### Exercise 1
Decide whether each statement agrees with the mountain getaway post: (a) the chalet group was joined by three large dogs; (b) the pile of black ski gloves held roughly 50 gloves; (c) the teens in the living room called their dance "the dance of love." Answer yes or no for each and quote the deciding words.
### Exercise 2
From the mountain getaway post, retype the stretch from "Beer for breakfast!" through "ride to town?" without any changes.

### Extract provided
== == ==
Just returned from a four-day mountain getaway. Four-day, you say? Indeed, FOUR-DAY.
Yes, indeed, that is one of those "adjectives of dyspeptic unrest" that you heard so much about in Latin class.
Disclaimer: if I were once again to spend four days in a chalet with 17 other people--including 7 teenagers and with the addition of three large dogs--then these would be the 17 I would pick.
Fun things we did:
Hot tub, aka "leprotic oatmeal of despair" (see page 45 of the latest Journal of Tropical and Infectious Diseases).
Sleeping triple in a double bed: tiny fists! tiny feet! bony knees! 3 am!
Beer for breakfast! Being hungover at 10.45am is a new one, even for me.
Where's Elvis? Front door? Back door? Locked in one of the 8 bedrooms? Garage? Deck? Other deck? Oh, he jumped in someone else's truck and went for a ride to town?
From a pile of roughly 65 (note the odd number) of black ski gloves of various sizes, pick those that belong to you, your son, your husband, and perhaps the kid down the street whose mom thinks maybe he left his mitts at your place.
Enter a communal living room at 9am feeling more or less okay about yourself, leave 20 seconds later feeling old and wrinkly as 7 teens with flawless skin, shiny hair and expensive shorty pajamas do the rhumba in front of the fire. "It's the dance of love!" they say.
Ah, but wait, my lithe little friends with the shiny hair and the trust funds, watch this: it's the samba of approaching decrepitude. One day when you're feeling like you used to be groovy but a long time ago, that the turkey neck is new and not welcome in your village, that everyone around you seems to speak a dialect of English oddly parallel but not ever really contiguous with your own, one day when every corpuscle of your being is crying out for a caffeinated milky beverage but you've left your lactose-intolerance medicine at the end of a long long hallway at the top of a tall tall flight of stairs--on that day, as your one good knee bends a little and your stiff back muscles give you the appearance of standing straight and tall, and your bent and twisty old feet start to shuffle a few inches at a time, then I hope you remember this sparkling winter morning in your long-haired youth and the fire and the grey-haired person whose name you never can remember and marvel at how quickly this life bounces in and out of the dance hall.
Well, that went south in a hurry, didn't it? Next year, I do believe I shall do the same. One of those single-family beach shanties of which you hear so much.
== == ==
### Information

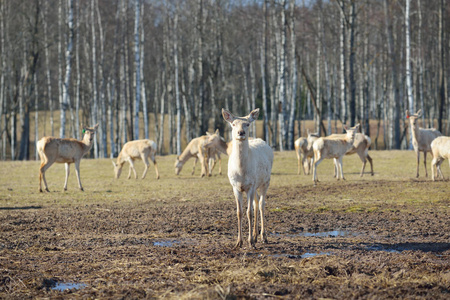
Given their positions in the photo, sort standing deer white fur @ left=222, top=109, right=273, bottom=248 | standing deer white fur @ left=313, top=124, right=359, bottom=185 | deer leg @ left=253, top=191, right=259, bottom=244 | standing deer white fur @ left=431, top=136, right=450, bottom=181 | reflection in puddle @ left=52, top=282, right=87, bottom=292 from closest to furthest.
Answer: reflection in puddle @ left=52, top=282, right=87, bottom=292
standing deer white fur @ left=222, top=109, right=273, bottom=248
deer leg @ left=253, top=191, right=259, bottom=244
standing deer white fur @ left=431, top=136, right=450, bottom=181
standing deer white fur @ left=313, top=124, right=359, bottom=185

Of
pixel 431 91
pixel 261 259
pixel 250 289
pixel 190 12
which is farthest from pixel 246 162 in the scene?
pixel 431 91

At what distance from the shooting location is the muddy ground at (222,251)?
568cm

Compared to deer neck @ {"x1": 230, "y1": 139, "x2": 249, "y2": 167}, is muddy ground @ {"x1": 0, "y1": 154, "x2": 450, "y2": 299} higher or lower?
lower

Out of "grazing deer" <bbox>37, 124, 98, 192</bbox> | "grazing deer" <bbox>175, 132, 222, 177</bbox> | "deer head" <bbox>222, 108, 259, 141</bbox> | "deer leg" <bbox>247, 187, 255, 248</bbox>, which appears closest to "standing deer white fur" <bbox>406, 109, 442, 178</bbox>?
"grazing deer" <bbox>175, 132, 222, 177</bbox>

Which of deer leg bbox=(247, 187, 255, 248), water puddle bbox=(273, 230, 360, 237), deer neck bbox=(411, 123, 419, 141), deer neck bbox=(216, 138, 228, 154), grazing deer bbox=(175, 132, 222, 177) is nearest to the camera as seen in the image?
deer leg bbox=(247, 187, 255, 248)

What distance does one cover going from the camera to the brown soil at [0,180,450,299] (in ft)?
18.6

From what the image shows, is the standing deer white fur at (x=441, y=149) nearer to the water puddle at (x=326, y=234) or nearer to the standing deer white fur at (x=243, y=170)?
the water puddle at (x=326, y=234)

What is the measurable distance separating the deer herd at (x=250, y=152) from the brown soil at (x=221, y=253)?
879mm

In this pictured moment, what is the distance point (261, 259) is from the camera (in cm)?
713

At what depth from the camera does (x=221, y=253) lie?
7.54 metres

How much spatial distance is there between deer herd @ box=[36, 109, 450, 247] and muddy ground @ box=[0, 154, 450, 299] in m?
0.86

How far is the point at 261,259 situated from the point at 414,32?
133 feet

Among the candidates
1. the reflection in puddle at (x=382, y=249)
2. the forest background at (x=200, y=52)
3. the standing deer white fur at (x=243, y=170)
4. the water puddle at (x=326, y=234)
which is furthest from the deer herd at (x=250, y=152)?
the forest background at (x=200, y=52)

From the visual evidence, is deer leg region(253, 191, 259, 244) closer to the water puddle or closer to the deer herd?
the deer herd
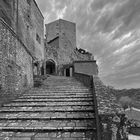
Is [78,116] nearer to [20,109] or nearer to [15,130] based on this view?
[15,130]

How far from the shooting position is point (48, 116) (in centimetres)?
312

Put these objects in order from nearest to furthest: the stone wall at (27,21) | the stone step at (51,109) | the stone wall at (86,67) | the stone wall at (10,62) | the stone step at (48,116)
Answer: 1. the stone step at (48,116)
2. the stone step at (51,109)
3. the stone wall at (10,62)
4. the stone wall at (27,21)
5. the stone wall at (86,67)

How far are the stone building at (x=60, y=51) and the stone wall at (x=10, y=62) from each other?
869cm

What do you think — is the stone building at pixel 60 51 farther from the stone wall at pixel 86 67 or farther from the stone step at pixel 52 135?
the stone step at pixel 52 135

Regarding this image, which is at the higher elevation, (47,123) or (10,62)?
(10,62)

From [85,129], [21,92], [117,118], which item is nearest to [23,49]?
[21,92]

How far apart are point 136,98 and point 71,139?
4079cm

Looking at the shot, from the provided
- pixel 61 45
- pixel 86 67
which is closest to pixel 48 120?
pixel 86 67

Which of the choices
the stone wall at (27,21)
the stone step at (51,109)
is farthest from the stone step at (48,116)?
the stone wall at (27,21)

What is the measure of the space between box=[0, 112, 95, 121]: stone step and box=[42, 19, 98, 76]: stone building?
945cm

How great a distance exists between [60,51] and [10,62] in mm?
16527

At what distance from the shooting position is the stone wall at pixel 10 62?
12.3 ft

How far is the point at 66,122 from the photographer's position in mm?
2885

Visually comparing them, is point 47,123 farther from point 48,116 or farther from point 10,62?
point 10,62
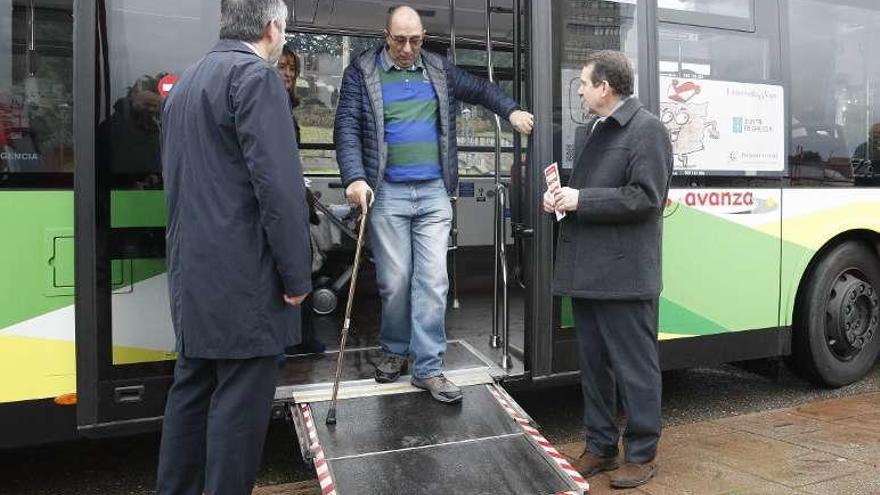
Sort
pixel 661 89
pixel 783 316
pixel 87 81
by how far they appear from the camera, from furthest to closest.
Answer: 1. pixel 783 316
2. pixel 661 89
3. pixel 87 81

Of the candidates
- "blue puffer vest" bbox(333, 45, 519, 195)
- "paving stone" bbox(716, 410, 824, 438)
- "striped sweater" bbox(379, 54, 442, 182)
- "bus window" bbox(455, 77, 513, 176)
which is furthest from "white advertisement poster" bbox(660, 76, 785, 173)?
"bus window" bbox(455, 77, 513, 176)

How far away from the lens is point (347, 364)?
4.27 metres

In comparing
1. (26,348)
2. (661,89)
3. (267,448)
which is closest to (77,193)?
(26,348)

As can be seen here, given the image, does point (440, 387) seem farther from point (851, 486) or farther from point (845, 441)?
point (845, 441)

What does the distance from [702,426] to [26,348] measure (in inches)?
136

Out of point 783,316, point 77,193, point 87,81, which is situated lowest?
point 783,316

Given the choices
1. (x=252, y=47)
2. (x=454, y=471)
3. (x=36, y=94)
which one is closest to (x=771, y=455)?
(x=454, y=471)

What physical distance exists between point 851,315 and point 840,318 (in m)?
0.14

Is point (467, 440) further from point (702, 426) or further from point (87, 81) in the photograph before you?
point (87, 81)

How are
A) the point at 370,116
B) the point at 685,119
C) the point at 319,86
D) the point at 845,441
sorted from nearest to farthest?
the point at 370,116
the point at 845,441
the point at 685,119
the point at 319,86

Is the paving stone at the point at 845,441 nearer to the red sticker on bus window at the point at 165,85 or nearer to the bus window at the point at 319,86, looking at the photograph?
the red sticker on bus window at the point at 165,85

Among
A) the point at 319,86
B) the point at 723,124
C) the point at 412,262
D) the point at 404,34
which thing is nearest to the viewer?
the point at 404,34

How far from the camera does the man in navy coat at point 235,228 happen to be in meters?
2.47

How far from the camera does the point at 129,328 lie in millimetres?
3230
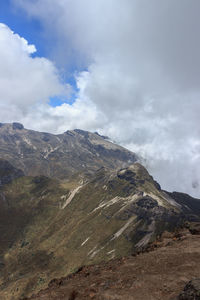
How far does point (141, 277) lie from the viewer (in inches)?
1116

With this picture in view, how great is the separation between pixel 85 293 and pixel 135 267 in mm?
8405

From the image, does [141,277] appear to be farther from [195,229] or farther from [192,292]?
[195,229]

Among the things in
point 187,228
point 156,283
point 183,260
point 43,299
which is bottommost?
point 43,299

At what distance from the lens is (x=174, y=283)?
24984mm

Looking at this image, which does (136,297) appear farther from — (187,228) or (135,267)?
(187,228)

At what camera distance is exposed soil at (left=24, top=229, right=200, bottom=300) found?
81.6 feet

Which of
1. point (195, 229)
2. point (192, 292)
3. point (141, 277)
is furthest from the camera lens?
point (195, 229)

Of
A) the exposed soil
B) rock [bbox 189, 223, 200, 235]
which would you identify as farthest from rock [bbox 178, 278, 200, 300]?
rock [bbox 189, 223, 200, 235]

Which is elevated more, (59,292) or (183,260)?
(183,260)

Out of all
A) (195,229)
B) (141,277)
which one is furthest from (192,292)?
(195,229)

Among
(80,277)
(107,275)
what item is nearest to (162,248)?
(107,275)

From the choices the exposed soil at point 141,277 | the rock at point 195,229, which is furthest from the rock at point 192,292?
the rock at point 195,229

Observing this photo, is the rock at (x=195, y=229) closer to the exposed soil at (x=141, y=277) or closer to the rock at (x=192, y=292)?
the exposed soil at (x=141, y=277)

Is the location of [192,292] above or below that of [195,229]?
below
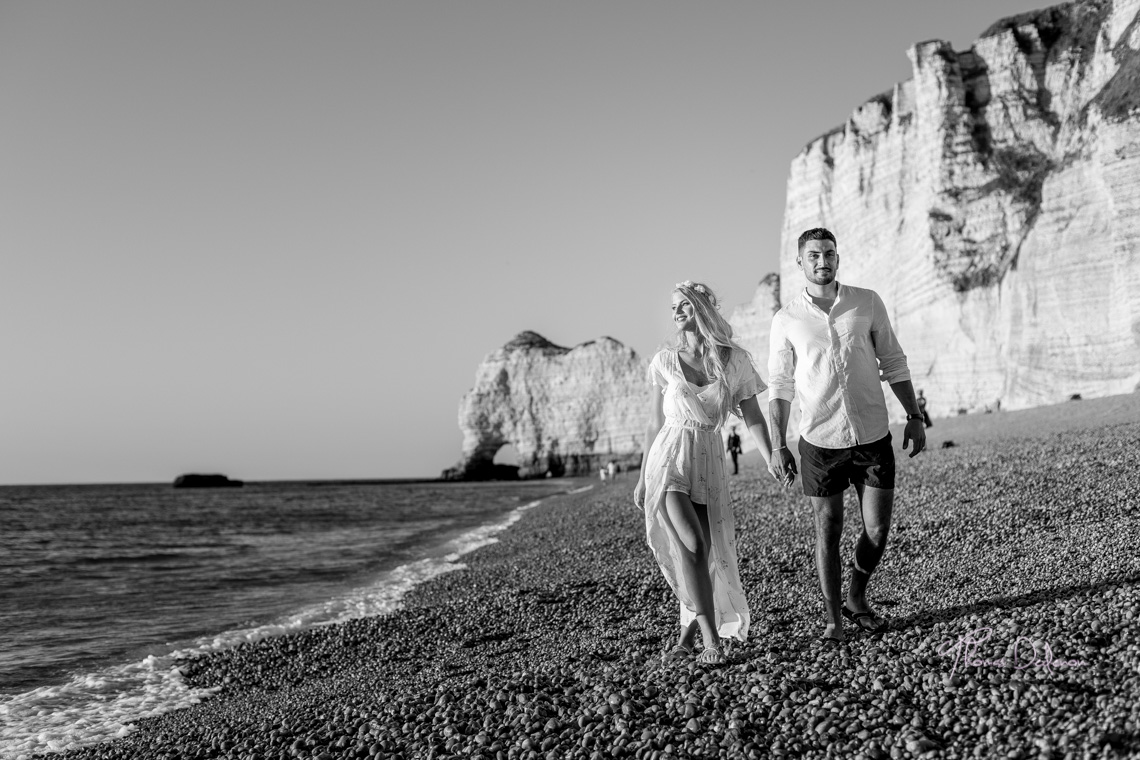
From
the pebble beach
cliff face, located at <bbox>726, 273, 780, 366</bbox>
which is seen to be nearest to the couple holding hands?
the pebble beach

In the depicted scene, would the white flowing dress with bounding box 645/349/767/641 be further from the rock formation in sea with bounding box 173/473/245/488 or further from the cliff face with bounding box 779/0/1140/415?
the rock formation in sea with bounding box 173/473/245/488

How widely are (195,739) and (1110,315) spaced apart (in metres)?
29.5

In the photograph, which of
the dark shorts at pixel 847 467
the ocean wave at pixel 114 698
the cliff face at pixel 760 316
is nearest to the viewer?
the dark shorts at pixel 847 467

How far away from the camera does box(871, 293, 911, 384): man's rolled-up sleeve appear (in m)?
4.99

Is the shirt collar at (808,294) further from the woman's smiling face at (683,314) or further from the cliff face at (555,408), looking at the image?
the cliff face at (555,408)

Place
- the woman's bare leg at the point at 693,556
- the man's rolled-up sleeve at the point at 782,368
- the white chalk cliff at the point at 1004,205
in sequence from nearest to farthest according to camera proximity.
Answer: the man's rolled-up sleeve at the point at 782,368 < the woman's bare leg at the point at 693,556 < the white chalk cliff at the point at 1004,205

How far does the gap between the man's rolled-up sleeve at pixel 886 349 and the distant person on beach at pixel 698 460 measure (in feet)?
2.53

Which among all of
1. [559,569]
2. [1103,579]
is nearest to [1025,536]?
[1103,579]

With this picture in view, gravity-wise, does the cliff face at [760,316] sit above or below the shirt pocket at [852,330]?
above

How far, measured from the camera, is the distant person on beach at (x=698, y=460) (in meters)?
5.27

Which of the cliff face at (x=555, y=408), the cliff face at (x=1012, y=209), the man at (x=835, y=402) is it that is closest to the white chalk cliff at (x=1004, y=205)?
the cliff face at (x=1012, y=209)

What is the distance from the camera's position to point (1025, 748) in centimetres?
318

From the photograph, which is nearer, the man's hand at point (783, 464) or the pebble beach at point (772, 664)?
the pebble beach at point (772, 664)

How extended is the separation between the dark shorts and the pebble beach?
0.93 metres
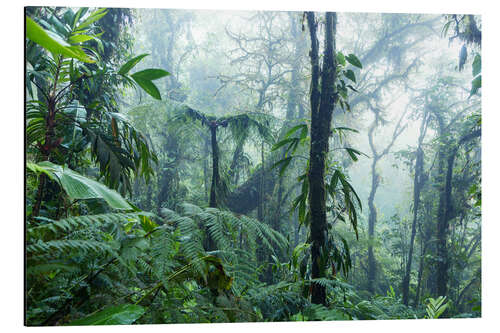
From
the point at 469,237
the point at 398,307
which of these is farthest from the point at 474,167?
the point at 398,307

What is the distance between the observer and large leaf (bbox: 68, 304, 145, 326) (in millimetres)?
1152

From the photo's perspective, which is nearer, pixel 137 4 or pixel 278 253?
Result: pixel 137 4

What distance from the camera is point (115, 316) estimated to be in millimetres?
1162

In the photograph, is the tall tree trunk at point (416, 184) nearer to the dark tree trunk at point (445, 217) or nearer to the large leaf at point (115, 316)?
the dark tree trunk at point (445, 217)

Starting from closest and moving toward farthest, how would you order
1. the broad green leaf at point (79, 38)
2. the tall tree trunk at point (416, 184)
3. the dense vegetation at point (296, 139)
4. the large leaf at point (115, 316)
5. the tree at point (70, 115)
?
1. the large leaf at point (115, 316)
2. the broad green leaf at point (79, 38)
3. the tree at point (70, 115)
4. the dense vegetation at point (296, 139)
5. the tall tree trunk at point (416, 184)

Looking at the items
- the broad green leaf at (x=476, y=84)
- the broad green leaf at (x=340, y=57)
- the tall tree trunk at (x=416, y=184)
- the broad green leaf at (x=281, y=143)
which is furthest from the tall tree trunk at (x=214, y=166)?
the broad green leaf at (x=476, y=84)

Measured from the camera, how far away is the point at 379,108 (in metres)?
2.16

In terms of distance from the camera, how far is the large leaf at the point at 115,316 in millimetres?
1152

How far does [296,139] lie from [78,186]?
113cm

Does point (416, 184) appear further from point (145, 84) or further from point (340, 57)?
point (145, 84)

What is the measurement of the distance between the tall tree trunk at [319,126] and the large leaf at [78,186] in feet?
3.24
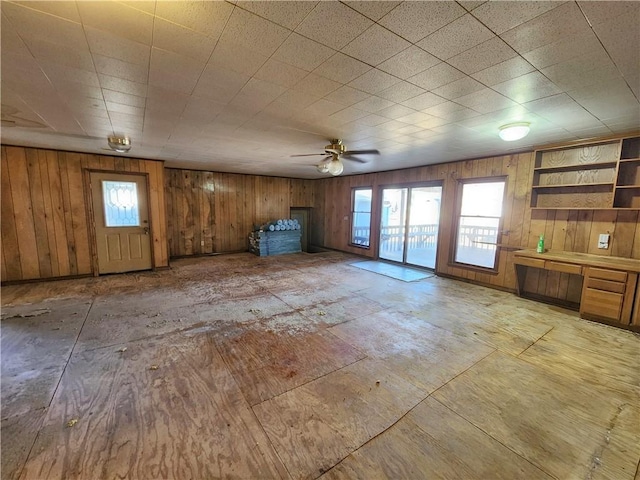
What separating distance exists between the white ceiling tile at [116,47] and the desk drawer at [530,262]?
4.96 metres

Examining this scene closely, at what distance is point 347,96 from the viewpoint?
7.55 ft

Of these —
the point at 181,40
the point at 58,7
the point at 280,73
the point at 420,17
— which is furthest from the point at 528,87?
the point at 58,7

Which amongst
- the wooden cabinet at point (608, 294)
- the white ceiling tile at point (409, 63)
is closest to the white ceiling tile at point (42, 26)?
the white ceiling tile at point (409, 63)

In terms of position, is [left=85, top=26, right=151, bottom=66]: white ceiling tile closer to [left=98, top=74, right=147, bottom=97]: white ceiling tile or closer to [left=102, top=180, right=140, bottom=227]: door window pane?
[left=98, top=74, right=147, bottom=97]: white ceiling tile

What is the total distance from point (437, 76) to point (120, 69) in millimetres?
2334

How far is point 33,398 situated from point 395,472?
8.36ft

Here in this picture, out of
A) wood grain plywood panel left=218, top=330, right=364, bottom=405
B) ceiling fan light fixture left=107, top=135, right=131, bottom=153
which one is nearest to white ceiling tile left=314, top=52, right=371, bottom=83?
== == ==
### Task solution 1
(a) Yes: "with the addition of three large dogs"
(b) No: "From a pile of roughly 65 (note the odd number) of black ski gloves"
(c) Yes: "It's the dance of love!" they say.

### Task solution 2
Beer for breakfast! Being hungover at 10.45am is a new one, even for me.
Where's Elvis? Front door? Back door? Locked in one of the 8 bedrooms? Garage? Deck? Other deck? Oh, he jumped in someone else's truck and went for a ride to town?